Carex rosea (Curly-styled wood sedge) (Above) A petite perennial sedge that forms 1’ mounds of narrow shaggy foliage. The leaves are deep green and semi-evergreen. In late spring green star-shaped flower spikes are displayed above the foliage. This sedge occurs in shade to partly shaded woods in wet to dry soil. It also has great landscape potential as a woodland groundcover or lawn substitute.
Carex pennsylvanica (Pennsylvania sedge) (above) Forms large colonies of deep green, narrow, semi-evergreen blades, about 12” long. In early spring whitish spikelets are held above the leaves. Occurs in partial sun or shade in well drained or dry acidic woodlands. An excellent groundcover or lawn substitute for the shade garden. It can be mowed if desired.
Carex appalachica (Appalachian Sedge) (Above)
Fine textured, and weeping deep green leaves. Excellenet for dry shade. Often found under oaks or hemlocks. While the leaves may be 12″ long, the weeping nature creates a graceful mound about 6″-8″ high.
Choose a single sedge for your area, or plant clumps of different sedges for contrasting texture and color. If the area will get absolutely no foot-traffic, consider mixing in some flowering shade perennials such as woodland phlox, virginia bluebells, or foam flower. They will add a touch of color to set off the carpet of sedge.
Carex blanda (Common Wood Sedge)
This sedge is one that likes moisture. It forms a clump of shiny, lime green evergreen leaves. It can take full sun to part shade. Clay, rocky, wet, or alkaline soils do not bother it. Try it instead of the non-native liriope. It’s interesting seed heads add to it visual appeal, and of course birds and small mammals snack on them.
Carex muskingumensis (Palm Sedge) (above)

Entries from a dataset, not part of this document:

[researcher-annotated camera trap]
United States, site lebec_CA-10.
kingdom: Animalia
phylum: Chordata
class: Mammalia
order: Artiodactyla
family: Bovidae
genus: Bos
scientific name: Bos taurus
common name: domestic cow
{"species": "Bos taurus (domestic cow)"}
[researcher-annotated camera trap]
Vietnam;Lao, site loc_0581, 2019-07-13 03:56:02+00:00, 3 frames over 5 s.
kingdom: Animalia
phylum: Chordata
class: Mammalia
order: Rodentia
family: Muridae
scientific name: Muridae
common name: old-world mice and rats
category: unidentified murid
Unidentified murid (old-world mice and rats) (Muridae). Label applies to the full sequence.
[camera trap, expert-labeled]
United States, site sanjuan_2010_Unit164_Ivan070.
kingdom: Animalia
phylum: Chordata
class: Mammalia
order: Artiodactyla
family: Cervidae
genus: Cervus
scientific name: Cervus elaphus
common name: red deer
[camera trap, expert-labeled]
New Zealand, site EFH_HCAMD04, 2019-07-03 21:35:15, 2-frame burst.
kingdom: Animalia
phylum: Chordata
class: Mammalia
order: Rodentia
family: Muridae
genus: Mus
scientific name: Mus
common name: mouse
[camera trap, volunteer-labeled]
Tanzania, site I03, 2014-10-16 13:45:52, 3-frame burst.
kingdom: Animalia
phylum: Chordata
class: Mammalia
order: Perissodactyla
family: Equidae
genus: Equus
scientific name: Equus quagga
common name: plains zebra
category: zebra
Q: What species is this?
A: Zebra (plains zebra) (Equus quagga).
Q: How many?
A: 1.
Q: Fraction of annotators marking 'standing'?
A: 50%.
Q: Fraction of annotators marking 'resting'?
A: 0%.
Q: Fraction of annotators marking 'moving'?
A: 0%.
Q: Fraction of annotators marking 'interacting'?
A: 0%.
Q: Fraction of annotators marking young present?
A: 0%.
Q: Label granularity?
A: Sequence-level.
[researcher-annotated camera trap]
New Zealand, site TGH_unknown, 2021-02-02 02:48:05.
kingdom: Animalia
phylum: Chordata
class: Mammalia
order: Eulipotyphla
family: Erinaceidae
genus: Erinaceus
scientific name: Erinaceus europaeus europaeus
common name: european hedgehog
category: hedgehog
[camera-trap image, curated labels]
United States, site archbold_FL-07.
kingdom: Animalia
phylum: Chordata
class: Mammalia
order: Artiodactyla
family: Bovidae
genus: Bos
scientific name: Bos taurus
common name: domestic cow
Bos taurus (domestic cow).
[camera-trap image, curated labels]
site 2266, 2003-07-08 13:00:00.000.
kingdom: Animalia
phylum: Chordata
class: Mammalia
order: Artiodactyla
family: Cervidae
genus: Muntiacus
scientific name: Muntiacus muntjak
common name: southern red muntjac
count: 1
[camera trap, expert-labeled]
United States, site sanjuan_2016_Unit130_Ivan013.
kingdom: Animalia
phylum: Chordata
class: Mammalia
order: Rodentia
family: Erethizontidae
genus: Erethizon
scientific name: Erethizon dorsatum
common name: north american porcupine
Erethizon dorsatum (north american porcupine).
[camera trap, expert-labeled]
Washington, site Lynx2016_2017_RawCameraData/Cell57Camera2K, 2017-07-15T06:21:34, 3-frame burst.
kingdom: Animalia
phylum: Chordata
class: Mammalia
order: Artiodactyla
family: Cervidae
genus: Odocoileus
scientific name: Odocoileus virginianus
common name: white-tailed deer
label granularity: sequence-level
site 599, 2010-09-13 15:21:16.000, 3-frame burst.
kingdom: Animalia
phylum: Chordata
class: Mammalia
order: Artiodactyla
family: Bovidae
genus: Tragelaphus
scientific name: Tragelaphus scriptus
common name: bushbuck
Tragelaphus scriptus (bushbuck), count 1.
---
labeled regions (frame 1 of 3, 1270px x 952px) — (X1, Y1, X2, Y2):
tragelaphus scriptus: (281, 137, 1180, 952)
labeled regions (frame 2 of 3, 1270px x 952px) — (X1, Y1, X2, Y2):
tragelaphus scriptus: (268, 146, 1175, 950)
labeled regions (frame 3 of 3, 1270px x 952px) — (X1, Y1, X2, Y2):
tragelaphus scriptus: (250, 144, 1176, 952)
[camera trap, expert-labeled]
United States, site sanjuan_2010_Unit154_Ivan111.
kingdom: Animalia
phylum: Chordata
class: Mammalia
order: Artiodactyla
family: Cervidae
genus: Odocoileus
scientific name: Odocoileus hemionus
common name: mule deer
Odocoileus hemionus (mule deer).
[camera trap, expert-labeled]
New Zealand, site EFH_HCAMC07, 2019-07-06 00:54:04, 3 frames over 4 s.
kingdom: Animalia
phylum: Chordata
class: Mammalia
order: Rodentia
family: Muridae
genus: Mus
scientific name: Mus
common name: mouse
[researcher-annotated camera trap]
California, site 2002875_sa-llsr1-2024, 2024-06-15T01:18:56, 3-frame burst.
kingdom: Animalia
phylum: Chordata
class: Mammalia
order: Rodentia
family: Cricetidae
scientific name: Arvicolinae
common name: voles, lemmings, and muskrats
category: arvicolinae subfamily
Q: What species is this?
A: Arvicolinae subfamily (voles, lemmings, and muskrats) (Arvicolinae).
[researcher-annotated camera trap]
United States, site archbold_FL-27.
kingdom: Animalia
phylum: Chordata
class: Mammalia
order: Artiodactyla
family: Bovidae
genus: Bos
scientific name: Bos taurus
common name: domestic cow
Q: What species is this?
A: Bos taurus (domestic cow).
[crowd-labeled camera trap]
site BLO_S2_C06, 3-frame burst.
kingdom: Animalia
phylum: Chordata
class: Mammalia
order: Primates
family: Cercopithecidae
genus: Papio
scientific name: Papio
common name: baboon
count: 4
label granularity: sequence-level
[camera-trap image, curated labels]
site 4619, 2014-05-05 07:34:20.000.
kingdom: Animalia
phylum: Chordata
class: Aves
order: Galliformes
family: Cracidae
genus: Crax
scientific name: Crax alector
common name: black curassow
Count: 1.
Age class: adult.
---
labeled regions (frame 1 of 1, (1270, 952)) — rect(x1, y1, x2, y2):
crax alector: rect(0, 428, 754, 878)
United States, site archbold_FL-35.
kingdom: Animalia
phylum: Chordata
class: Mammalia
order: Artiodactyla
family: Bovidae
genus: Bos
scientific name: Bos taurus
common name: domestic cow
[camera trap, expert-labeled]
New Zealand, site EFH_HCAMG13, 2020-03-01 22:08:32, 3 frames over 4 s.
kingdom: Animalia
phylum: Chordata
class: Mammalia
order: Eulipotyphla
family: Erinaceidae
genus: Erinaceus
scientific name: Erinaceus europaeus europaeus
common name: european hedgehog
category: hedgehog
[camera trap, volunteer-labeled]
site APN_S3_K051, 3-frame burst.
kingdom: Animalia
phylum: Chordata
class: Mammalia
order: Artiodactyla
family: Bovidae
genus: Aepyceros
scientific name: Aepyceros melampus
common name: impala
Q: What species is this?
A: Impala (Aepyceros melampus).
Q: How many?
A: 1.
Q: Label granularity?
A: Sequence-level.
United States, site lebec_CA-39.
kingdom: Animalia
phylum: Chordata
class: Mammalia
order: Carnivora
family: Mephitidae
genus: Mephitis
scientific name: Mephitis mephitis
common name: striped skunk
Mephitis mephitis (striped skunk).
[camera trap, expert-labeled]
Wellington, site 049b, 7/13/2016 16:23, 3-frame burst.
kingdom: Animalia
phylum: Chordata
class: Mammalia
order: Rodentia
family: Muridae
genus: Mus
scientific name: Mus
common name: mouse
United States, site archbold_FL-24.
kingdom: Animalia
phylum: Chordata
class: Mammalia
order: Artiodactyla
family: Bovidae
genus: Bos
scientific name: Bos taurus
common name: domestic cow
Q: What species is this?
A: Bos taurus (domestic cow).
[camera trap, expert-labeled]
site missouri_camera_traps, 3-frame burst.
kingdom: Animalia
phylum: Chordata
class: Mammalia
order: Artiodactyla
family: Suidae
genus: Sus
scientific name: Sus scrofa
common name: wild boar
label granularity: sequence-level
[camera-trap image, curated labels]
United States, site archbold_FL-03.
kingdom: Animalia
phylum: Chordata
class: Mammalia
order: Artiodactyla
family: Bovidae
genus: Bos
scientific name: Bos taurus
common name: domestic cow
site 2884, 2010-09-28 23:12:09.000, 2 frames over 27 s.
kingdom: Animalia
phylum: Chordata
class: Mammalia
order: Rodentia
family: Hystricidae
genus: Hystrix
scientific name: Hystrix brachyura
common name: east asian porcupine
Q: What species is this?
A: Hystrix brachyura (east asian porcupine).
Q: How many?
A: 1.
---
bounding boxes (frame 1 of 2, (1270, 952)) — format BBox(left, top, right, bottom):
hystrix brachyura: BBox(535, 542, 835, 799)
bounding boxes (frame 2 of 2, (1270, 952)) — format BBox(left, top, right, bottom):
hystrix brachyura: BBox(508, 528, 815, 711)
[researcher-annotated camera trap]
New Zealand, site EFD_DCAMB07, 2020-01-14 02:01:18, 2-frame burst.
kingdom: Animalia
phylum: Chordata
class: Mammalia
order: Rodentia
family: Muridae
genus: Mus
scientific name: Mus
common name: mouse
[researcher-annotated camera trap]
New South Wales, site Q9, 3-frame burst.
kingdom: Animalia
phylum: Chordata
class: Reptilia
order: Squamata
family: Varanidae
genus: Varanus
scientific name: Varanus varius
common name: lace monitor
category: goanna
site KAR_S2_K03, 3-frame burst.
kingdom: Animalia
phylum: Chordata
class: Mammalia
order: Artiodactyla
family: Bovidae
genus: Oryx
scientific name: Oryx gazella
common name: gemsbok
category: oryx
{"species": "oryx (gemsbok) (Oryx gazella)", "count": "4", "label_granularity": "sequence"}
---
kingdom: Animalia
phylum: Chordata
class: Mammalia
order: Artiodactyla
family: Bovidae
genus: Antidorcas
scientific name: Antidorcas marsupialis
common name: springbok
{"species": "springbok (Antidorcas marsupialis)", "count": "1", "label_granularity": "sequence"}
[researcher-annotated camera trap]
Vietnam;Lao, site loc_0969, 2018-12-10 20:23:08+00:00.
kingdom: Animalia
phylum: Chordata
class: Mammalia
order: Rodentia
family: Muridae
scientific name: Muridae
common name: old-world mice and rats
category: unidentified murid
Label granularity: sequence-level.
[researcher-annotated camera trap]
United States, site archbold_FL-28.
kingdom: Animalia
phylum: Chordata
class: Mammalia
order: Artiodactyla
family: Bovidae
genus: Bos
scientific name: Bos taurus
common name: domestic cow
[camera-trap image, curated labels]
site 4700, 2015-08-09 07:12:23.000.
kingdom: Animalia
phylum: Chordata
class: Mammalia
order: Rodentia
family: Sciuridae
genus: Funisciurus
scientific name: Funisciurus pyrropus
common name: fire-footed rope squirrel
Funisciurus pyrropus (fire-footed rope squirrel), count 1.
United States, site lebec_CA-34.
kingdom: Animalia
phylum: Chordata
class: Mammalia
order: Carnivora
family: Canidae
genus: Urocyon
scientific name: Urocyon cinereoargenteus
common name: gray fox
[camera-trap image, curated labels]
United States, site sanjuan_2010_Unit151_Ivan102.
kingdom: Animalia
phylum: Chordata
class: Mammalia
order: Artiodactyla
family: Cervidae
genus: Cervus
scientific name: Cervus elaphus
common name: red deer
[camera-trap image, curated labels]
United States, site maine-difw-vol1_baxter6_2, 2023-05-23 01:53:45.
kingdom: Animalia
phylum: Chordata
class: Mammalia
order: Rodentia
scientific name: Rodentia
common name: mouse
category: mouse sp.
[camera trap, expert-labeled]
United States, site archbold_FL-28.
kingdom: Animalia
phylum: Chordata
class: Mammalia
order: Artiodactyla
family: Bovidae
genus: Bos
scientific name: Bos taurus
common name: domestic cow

This is one of our favorites. By mid-summer, it reminds one of palm fronds. It loves a moist spot, and it’s light limey green color provides a happy statement in the summer landscape. It gets about 2′-3′ tall, providing an architectural element to a damp sunny or part shade garden. With enough moisture it will tolerate full sun, and it will grow in clay. There is a shorter cultivar called ‘Little Midge’ that is cute as can be.